*Stored items:*

_ _ _ _

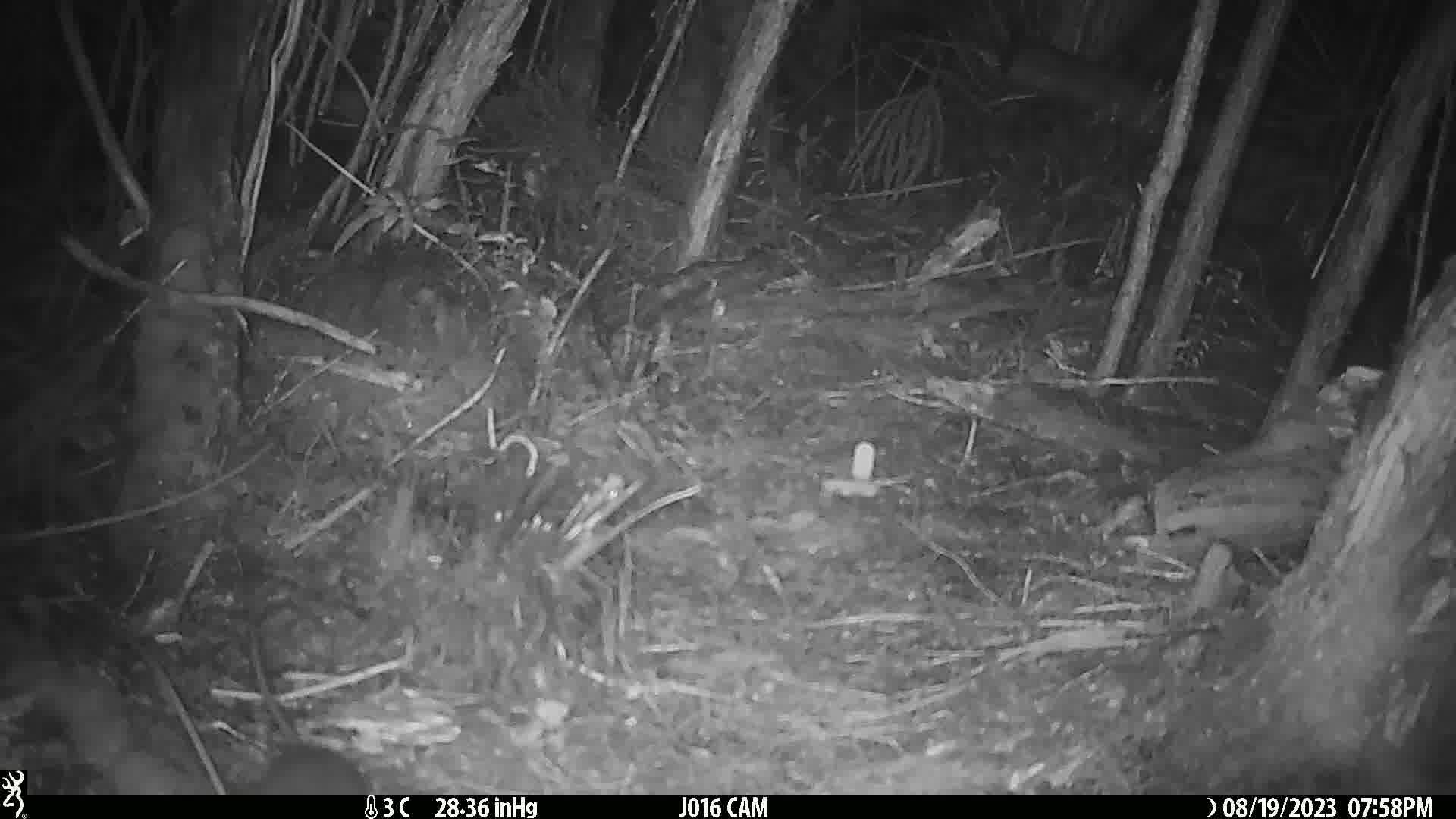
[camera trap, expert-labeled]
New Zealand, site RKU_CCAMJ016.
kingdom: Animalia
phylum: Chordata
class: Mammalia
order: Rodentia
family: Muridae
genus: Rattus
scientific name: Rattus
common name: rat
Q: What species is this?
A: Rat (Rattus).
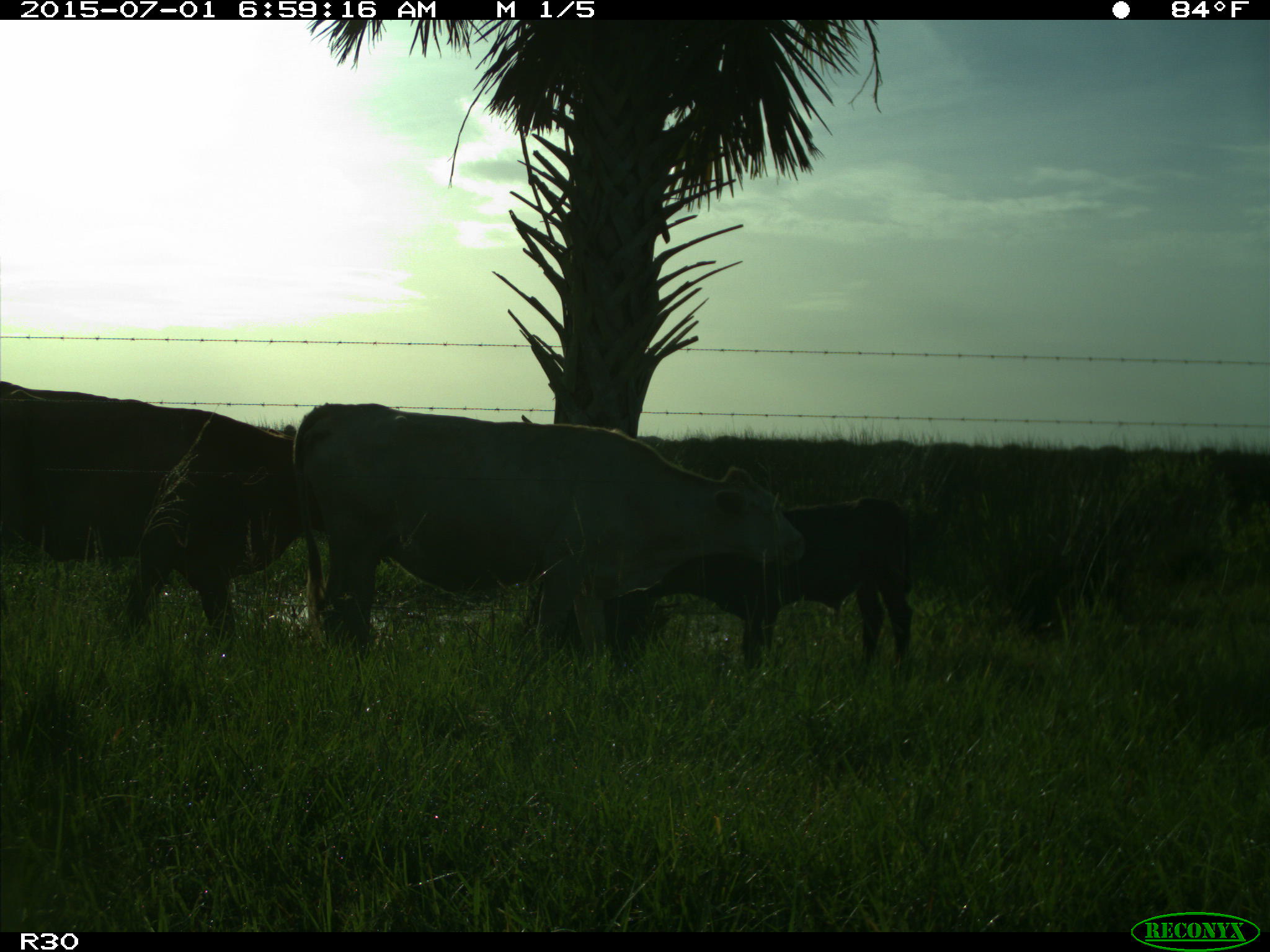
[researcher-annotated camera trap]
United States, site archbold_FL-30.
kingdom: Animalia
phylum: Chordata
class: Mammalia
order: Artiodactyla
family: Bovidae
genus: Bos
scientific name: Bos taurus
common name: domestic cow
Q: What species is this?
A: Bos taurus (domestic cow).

_ _ _ _

*Activity:*
Above are some records. Reproduce the lines from the one with "genus: Rattus" down to the one with "scientific name: Bos taurus", keeping both, and leave every picture out.

*Answer box:*
genus: Rattus
scientific name: Rattus
common name: rat
Q: What species is this?
A: Rat (Rattus).
[researcher-annotated camera trap]
United States, site archbold_FL-30.
kingdom: Animalia
phylum: Chordata
class: Mammalia
order: Artiodactyla
family: Bovidae
genus: Bos
scientific name: Bos taurus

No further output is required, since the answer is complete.